Text segment:
※ ※ ※

From reading from Terman's 1937 book, and
from what John Stewart posted in an article from
Wireless Engineer,
April 1953, by Stockman, I was left still is some
doubt
about a basic extended idea about triodes.
I had always thought of them as an equivalent of a
voltage generator of
mu x eg, with some resistance in series = Ra.
This basic model of any tube works well for
practical purposes.
But let's say someone gives us a tube and all we
know is mu = 20,
and gm = 2 ma / V.
Straightaway, since we know Gm = mu / Ra,
we could calculate Ra.
But the gm given was for the change of Ia / change
of eg, when the anode is
connected to a fixed B+, which it never is, because
a load resistance is
used between anode and B+.
So the Ia change per volt of grid voltage change is
never as high
as 2 ma / volt. Why?
The anode voltage, Va, has an effect on its own
current, Ip.
In fact, the plate and grid are at different
distances
from the cloud of electrons around the cathode,
and the distances chosen by the makers results in a
given mu for the tube.
mu takes into account both grid distance, and anode
distance.
And we can say that the anode voltage change will
cause an Ip change of Va x gm / u .
So in effect, "Plate gm" is gm / u.
when we test the tube, using a fixed grid voltage,
we find
changing plate voltage results in a current of Va /
Ra.
Since Ra = mu / gm, then Ia = Va x gm / mu.
So let's get back to the tube given to us.
We have identified it as a 6J5.
WE connect it up with a grounded grid, and a fixed
bias grid,
and a 100 k resistor from a B+ supply.
So we apply +1 volt to the grid.
since gm is 2 ma / volt, you might expect 2 ma
change in Ia,
and a swing of - 200 v in the 100 k load.
Why don't we get it?
Because the falling anode voltage attracts less
electrons,
and opposes the increase of current dictated by the
grid.
Suppose we arranged things so the anode voltage
wanted was 50 vrms, caused by some yet undertermined
grid voltage change.
Then Ia = 50 / 100 k = 0.5 ma.
If no grid voltage change happened at the grid,
The effect on plate current would be Va x gm / mu
= 50 x 2 / 20 = 5 ma
But we only see 0.5 ma of Ia change.

※ ※ ※

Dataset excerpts

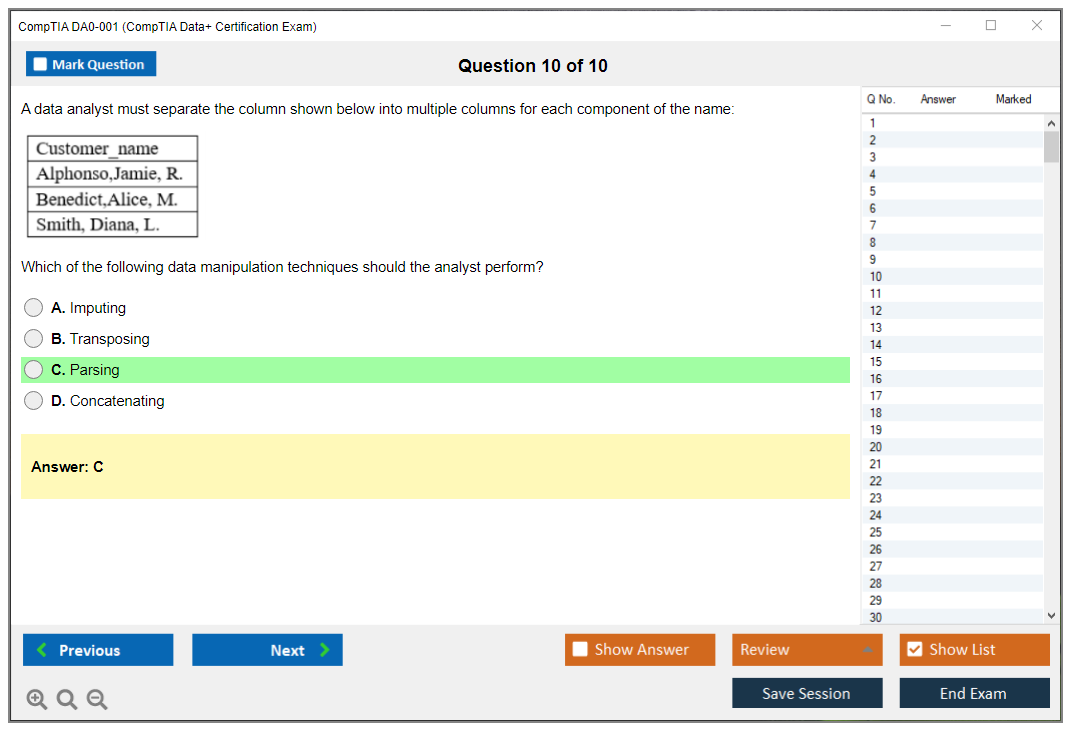 CompTIA DA0-001 (CompTIA Data+ Certification Exam)

Mark Question

Question 10 of 10

A data analyst must separate the column shown below into multiple columns for each component of the name:

| Customer_name |
|---|
| Alphonso,Jamie, R. |
| Benedict,Alice, M. |
| Smith, Diana, L. |

Which of the following data manipulation techniques should the analyst perform?

A. Imputing

B. Transposing

C. Parsing

D. Concatenating

Answer: C

| Q No. | Answer | Marked |
|---|---|---|
| 1 | | |
| 2 | | |
| 3 | | |
| 4 | | |
| 5 | | |
| 6 | | |
| 7 | | |
| 8 | | |
| 9 | | |
| 10 | | |
| 11 | | |
| 12 | | |
| 13 | | |
| 14 | | |
| 15 | | |
| 16 | | |
| 17 | | |
| 18 | | |
| 19 | | |
| 20 | | |
| 21 | | |
| 22 | | |
| 23 | | |
| 24 | | |
| 25 | | |
| 26 | | |
| 27 | | |
| 28 | | |
| 29 | | |
| 30 | | |

Previous

Next

Show Answer

Review

Show List

Save Session

End Exam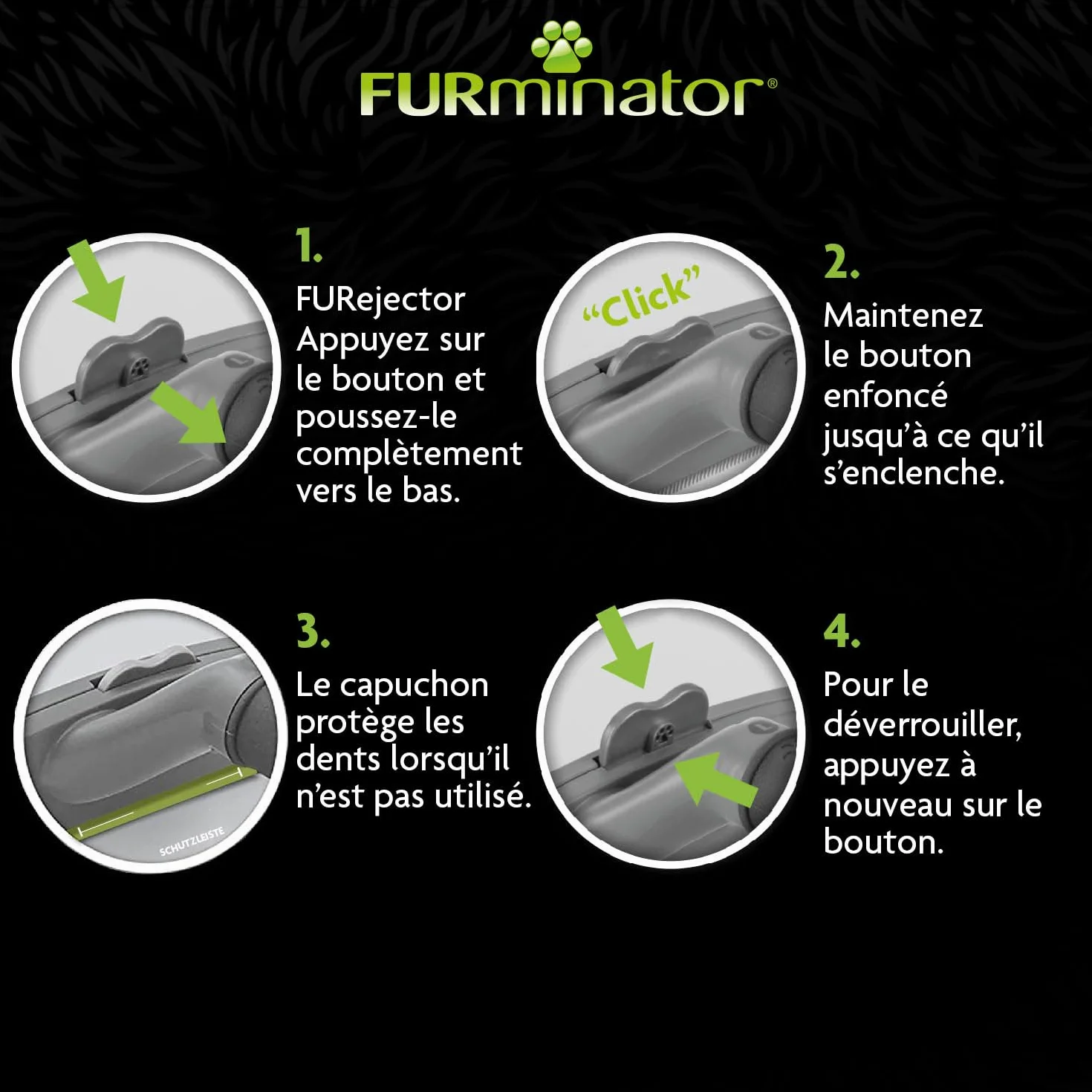 FURminator®

1.
FURejector Appuyez sur le bouton et poussez-le complètement vers le bas.

“Click”

2.
Maintenez le bouton enfoncé jusqu’à ce qu’il s’enclenche.

SCHUTZLEISTE

3.
Le capuchon protège les dents lorsqu’il n’est pas utilisé.

4.
Pour le déverrouiller, appuyez à nouveau sur le bouton.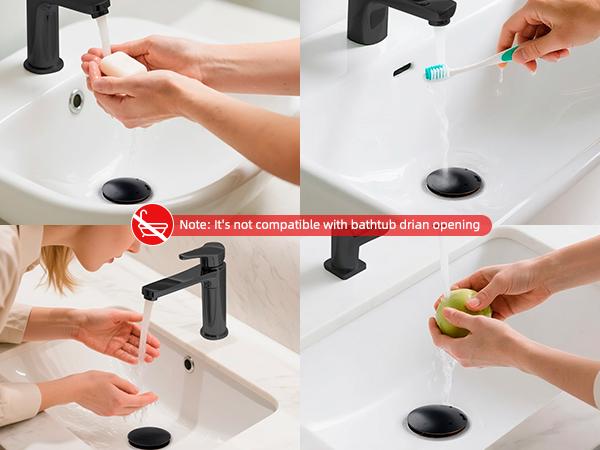 Note: It's not compatible with bathtub drian opening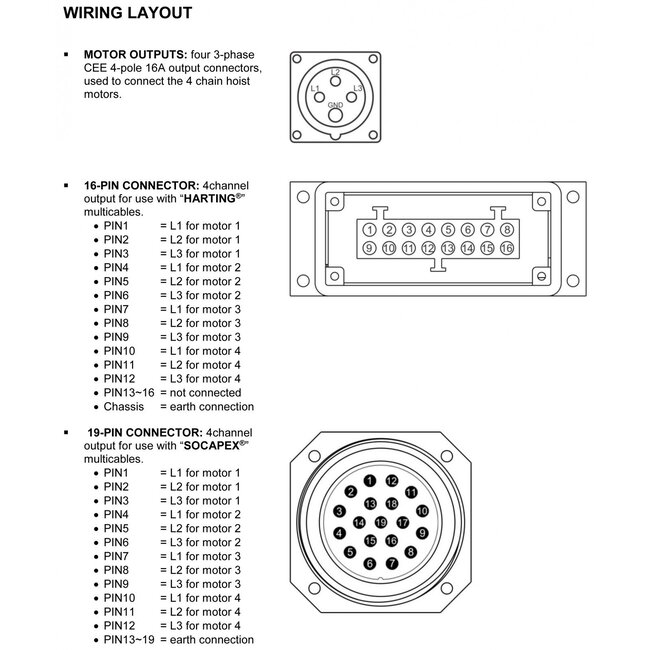 WIRING LAYOUT

▪ MOTOR OUTPUTS: four 3-phase CEE 4-pole 16A output connectors, used to connect the 4 chain hoist motors.

L2
L1
L3
GND

▪ 16-PIN CONNECTOR: 4channel output for use with "HARTING®" multicables.
• PIN1 = L1 for motor 1
• PIN2 = L2 for motor 1
• PIN3 = L3 for motor 1
• PIN4 = L1 for motor 2
• PIN5 = L2 for motor 2
• PIN6 = L3 for motor 2
• PIN7 = L1 for motor 3
• PIN8 = L2 for motor 3
• PIN9 = L3 for motor 3
• PIN10 = L1 for motor 4
• PIN11 = L2 for motor 4
• PIN12 = L3 for motor 4
• PIN13~16 = not connected
• Chassis = earth connection

1 2 3 4 5 6 7 8
9 10 11 12 13 14 15 16

▪ 19-PIN CONNECTOR: 4channel output for use with "SOCAPEX®" multicables.
• PIN1 = L1 for motor 1
• PIN2 = L2 for motor 1
• PIN3 = L3 for motor 1
• PIN4 = L1 for motor 2
• PIN5 = L2 for motor 2
• PIN6 = L3 for motor 2
• PIN7 = L1 for motor 3
• PIN8 = L2 for motor 3
• PIN9 = L3 for motor 3
• PIN10 = L1 for motor 4
• PIN11 = L2 for motor 4
• PIN12 = L3 for motor 4
• PIN13~19 = earth connection

1 12
2 11
13 18
3 10
14 19 17
4 9
15 16
5 8
6 7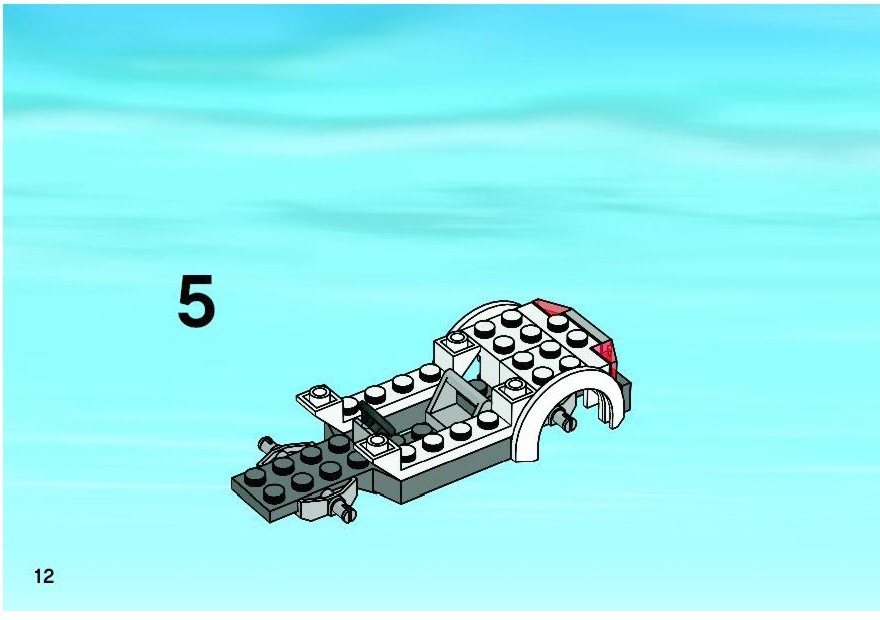 5

12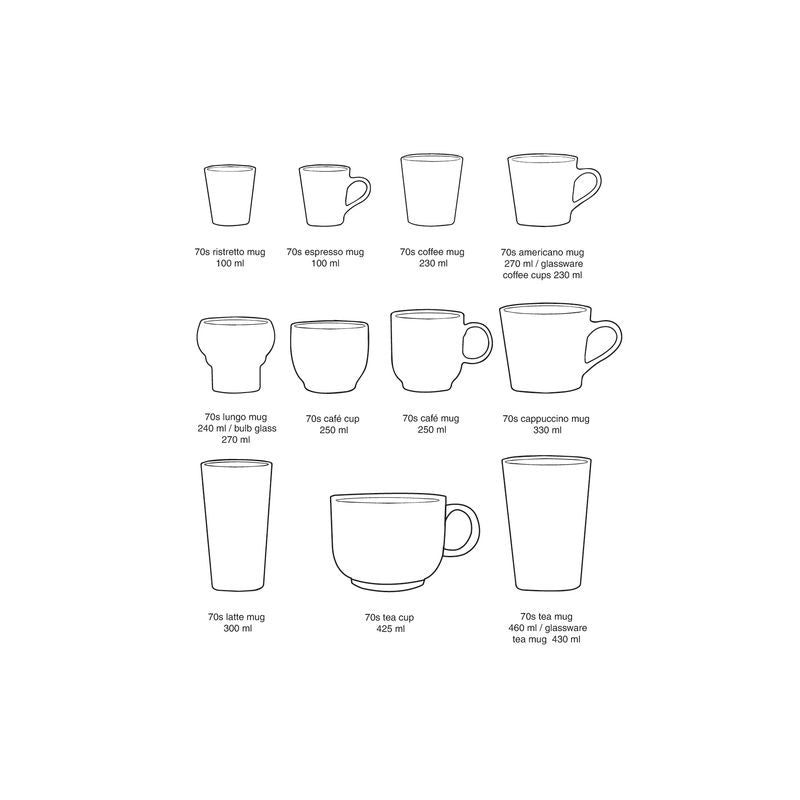 70s ristretto mug
100 ml

70s espresso mug
100 ml

70s coffee mug
230 ml

70s americano mug
270 ml / glassware
coffee cups 230 ml

70s lungo mug
240 ml / bulb glass
270 ml

70s café cup
250 ml

70s café mug
250 ml

70s cappuccino mug
330 ml

70s latte mug
300 ml

70s tea cup
425 ml

70s tea mug
460 ml / glassware
tea mug 430 ml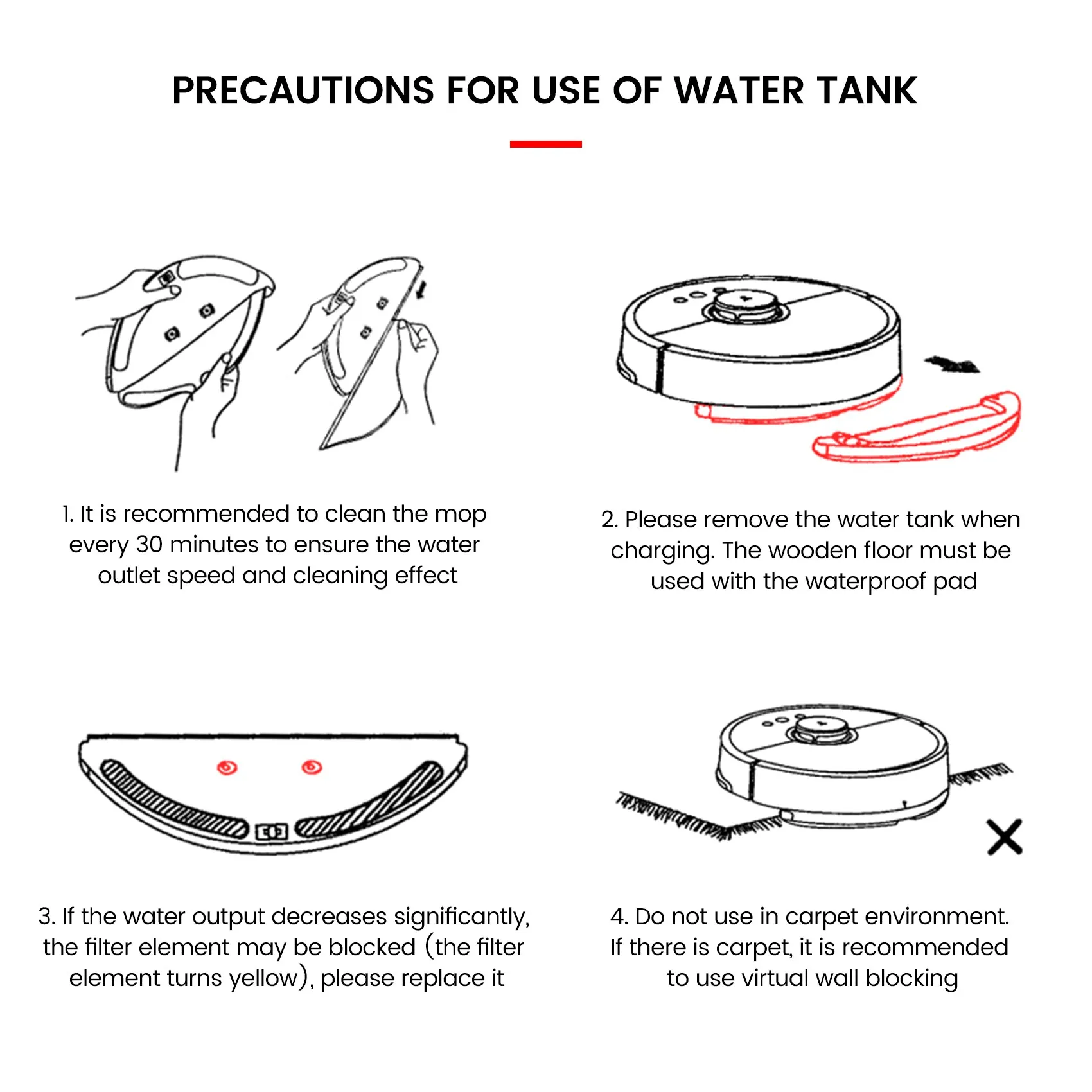 PRECAUTIONS FOR USE OF WATER TANK

1. It is recommended to clean the mop every 30 minutes to ensure the water outlet speed and cleaning effect

2. Please remove the water tank when charging. The wooden floor must be used with the waterproof pad

3. If the water output decreases significantly, the filter element may be blocked (the filter element turns yellow), please replace it

4. Do not use in carpet environment. If there is carpet, it is recommended to use virtual wall blocking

※ ※ ※

From the text on triodes, extract the passage starting at "We have identified" and ending at "to the grid.", copied word for word.

We have identified it as a 6J5.
WE connect it up with a grounded grid, and a fixed
bias grid,
and a 100 k resistor from a B+ supply.
So we apply +1 volt to the grid.